We’re really only just beginning to understand what effect climate change may have on the Arctic and the walruses that live there. In her work, for instance, Noren is trying to determine how much energy a walrus needs to survive, reproduce, and nurse its young, so she and other researchers can better calculate how environmental changes may affect them in the long term.

This is easier said than done, she says, because the animals are extremely difficult to study in the wild. For one thing, their habitat is hostile and remote. For another, “Walruses are really, really dangerous,” she says. When confronting a threat, an adult walrus has two basic responses: Throw all two tons of its weight into a jiggly but formidable charge, or flee into the water. The latter is problematic when there are thousands of animals sitting ass-to-ankles on a single beach.

“We’re getting a lot of trampled calves,” Noren says. “That’s why we can’t target-count them…. We have to have the airplanes fly high so as not to scare the animals off the land. They’re startle-happy.” Noren says pilots from the oil and gas industry are far less thoughtful of the animals below.

But help may be on the way. After a 12-month inquiry, it appears the Fish and Wildlife Service will add the Pacific walrus to the Endangered Species List sometime next year. Among other things, it is hoped that the listing would limit how much survey fly-bys, shipping lanes, and oil and gas operations can encroach on walrus habitat.

The sea-ice problem, however, still looms large. For six of the past eight years, summer sea ice has been so scant that onshore walrus congregations have become the new norm. And the National Oceanic and Atmospheric Administration predicts the Arctic could see ice-free summers as soon as 2040. That not only would spell big trouble for walruses (and polar bears), but could bring an increase in shipping traffic—the impacts of which are a big question mark for Arctic wildlife.
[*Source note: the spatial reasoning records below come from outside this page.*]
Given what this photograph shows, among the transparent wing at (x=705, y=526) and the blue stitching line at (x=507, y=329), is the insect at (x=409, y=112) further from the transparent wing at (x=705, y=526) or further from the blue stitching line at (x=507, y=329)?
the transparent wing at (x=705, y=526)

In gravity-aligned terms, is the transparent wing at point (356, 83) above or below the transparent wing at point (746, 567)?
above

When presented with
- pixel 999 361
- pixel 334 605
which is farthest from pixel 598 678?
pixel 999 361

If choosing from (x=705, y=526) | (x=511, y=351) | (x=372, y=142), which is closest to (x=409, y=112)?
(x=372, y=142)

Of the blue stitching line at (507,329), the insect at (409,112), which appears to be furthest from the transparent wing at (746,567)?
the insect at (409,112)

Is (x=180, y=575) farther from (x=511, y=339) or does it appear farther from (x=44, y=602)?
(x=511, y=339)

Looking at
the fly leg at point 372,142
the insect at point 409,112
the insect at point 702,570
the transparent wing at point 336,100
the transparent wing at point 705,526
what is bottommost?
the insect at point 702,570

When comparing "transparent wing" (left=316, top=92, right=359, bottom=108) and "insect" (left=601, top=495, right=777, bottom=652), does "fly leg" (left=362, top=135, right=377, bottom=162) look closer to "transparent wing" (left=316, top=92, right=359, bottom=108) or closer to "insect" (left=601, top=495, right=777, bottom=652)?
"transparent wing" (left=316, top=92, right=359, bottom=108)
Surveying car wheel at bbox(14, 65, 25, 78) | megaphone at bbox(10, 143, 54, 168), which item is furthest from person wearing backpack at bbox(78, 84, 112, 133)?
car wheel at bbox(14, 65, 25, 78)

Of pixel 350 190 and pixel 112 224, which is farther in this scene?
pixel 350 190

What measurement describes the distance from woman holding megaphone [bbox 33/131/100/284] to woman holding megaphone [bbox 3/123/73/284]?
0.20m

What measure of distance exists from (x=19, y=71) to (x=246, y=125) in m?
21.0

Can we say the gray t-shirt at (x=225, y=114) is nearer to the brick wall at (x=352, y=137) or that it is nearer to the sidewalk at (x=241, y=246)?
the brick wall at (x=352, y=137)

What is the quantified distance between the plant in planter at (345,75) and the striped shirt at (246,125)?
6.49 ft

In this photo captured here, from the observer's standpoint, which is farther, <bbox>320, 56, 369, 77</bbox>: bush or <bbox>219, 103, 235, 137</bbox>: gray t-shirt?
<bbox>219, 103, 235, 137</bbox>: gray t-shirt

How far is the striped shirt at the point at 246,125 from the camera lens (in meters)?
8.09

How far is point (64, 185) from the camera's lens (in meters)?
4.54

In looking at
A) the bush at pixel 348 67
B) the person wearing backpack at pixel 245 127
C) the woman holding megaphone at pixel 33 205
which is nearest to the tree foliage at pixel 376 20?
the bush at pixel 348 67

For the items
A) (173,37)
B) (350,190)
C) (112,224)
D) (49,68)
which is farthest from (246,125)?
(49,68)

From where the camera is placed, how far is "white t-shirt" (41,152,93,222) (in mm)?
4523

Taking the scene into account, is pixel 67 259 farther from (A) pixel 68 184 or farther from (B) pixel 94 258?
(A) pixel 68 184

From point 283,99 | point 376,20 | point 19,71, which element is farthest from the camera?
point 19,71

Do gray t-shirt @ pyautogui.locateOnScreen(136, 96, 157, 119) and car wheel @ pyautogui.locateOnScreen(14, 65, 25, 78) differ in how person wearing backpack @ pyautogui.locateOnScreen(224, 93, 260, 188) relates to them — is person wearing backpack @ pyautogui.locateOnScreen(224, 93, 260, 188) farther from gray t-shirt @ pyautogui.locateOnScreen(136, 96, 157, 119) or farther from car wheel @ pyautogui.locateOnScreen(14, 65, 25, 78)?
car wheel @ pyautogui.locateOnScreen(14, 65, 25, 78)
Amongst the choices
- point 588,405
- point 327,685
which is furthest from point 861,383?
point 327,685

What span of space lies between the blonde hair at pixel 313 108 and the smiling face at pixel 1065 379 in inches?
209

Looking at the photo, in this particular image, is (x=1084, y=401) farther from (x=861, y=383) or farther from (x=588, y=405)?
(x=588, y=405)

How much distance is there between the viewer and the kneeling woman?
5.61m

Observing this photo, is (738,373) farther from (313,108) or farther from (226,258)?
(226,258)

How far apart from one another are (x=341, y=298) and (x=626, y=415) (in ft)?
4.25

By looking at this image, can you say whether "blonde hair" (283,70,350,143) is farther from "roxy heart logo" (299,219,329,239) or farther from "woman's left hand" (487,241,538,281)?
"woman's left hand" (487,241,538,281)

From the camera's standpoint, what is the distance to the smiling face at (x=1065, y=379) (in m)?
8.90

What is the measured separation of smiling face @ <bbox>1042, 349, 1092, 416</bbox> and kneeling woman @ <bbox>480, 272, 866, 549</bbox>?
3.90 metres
Noren says it’s sad walruses don’t get as much attention as other animals, but she gets it. She used to think of them as unintelligent Jabba the Hutts. After working closely with several captive walruses over the course of a year, though, she now sees them as individuals with unique personalities, like dolphins. She’s learned walruses have an amazingly diverse vocal repertoire, are surprisingly intelligent, and are very social.

“In fact, when they meet, they blow in each other’s faces to understand who’s who,” she says. “So when I’d come visit them, they’d come over to me, and they’d want me to blow in their faces, and I’m like, ‘All right, but I just had my coffee. You asked for it!’”

Come on, folks. Are we really going to let a two-ton, whiskered beast that blows kisses go extinct?